### Document text

====

Skip to main content

DS01 Infrastructure Architecture

Overview

DS01 is a multi-user GPU server infrastructure built on Docker containers. It provides:

  • Per-user container isolation with resource limits
  • GPU allocation (full GPUs and MIG instances)
  • Monitoring dashboards
  • OPA-based authorization

Container Ownership Tracking

Problem

Containers created through various tools (docker-compose, docker run, VS Code devcontainers) may not have DS01 labels. Without ownership tracking, these containers are invisible to the dashboard and cannot be attributed to users for resource accounting.

Solution

A multi-layer ownership detection system:

┌─────────────────────────────────────────────────────────────────────┐
│ Container Ownership │
├─────────────────────────────────────────────────────────────────────┤
│ │
│ ┌──────────────────┐ Docker Events ┌─────────────────────┐ │
│ │ Docker Daemon │───────────────────>│ container-owner- │ │
│ │ │ create/destroy │ tracker.py │ │
│ └──────────────────┘ │ (systemd daemon) │ │
│ └──────────┬──────────┘ │
│ │ │
│ │ writes │
│ ▼ │
│ ┌──────────────────────┐ │
│ ┌──────────────────┐ reads │ container-owners.json│ │
│ │ sync-container- │◄────────────────────│ /var/lib/ds01/opa/ │ │
│ │ owners.py │─────────────────────│ │ │
│ │ (periodic backup)│ writes └──────────┬───────────┘ │
│ └──────────────────┘ (preserves) │ │
│ │ reads │
│ ┌─────────────────────────────────────────┼─────────┐ │
│ │ │ │ │ │
│ ▼ ▼ ▼ ▼ │
│ ┌──────────────┐ ┌─────────────┐ ┌───────────┐ ┌────┐ │
│ │ OPA Policy │ │ Dashboard │ │ GPU State │ │ .. │ │
│ │ (authz) │ │ (UI) │ │ Reader │ │ │ │
│ └──────────────┘ └─────────────┘ └───────────┘ └────┘ │
│ │
└─────────────────────────────────────────────────────────────────────┘

Owner Detection Strategies

The tracker daemon uses 6 strategies in priority order:

PriorityStrategySourceReliability
1ds01.user labelDS01 tools100%
2aime.mlc.USER labelAIME/MLC100%
3Container name patternname._.uid100%
4devcontainer.local_folderVS CodeHigh
5Bind mount paths/home/{user}/...High*
6Compose working_dircompose labelsModerate

*Mount paths are validated by checking actual file ownership to prevent spoofing.

====

### Supplied material

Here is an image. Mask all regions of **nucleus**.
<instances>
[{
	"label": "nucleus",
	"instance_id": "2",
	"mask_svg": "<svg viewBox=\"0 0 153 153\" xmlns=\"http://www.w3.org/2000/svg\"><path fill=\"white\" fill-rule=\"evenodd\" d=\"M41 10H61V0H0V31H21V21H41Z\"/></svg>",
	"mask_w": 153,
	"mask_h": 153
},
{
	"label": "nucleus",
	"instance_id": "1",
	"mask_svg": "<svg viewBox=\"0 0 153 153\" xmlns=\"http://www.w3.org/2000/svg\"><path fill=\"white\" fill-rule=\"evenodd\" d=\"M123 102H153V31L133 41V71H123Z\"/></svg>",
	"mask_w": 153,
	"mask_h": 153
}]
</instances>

====

### Exercise set
#1 Translate this sentence from the DS01 infrastructure page into Spanish: "Without ownership tracking, these containers are invisible to the dashboard and cannot be attributed to users for resource accounting."
#2 Extend the DS01 infrastructure page with a new passage that picks up after its final sentence.
None of the work here uses the records.

### Answers to this exercise
#1 Sin el seguimiento de propietarios, estos contenedores son invisibles para el panel y no se pueden atribuir a los usuarios para la contabilidad de recursos.

#2
Key Files

FilePurpose
/opt/ds01-infra/scripts/docker/container-owner-tracker.pyEvent-driven ownership daemon
/opt/ds01-infra/scripts/docker/sync-container-owners.pyPeriodic sync (backup/catchup)
/var/lib/ds01/opa/container-owners.jsonOwnership data store
/var/lib/ds01/opa/container-owners.lockFile lock for concurrent access

Data Format

{
"containers": {
"abc123def456": {
"owner": "h.baker@hertie-school.lan",
"owner_uid": 1722830498,
"name": "myproject",
"ds01_managed": false,
"interface": "compose",
"created_at": "2025-01-07T10:30:45Z",
"detection_method": "mount_path"
}
},
"admins": ["datasciencelab"],
"service_users": ["ds01-dashboard"],
"updated_at": "2025-01-07T10:30:50Z"
}

Interface Types

  • atomic - Created via DS01 container-create commands
  • compose - Created via docker-compose
  • devcontainer - Created via VS Code devcontainers
  • docker - Created via direct docker run

Robustness

Failure ModeMitigation
Tracker daemon crashesSystemd auto-restart (5s)
Tracker misses eventssync-container-owners.py periodic catchup
Owner detection failsContainer works; marked as "unknown"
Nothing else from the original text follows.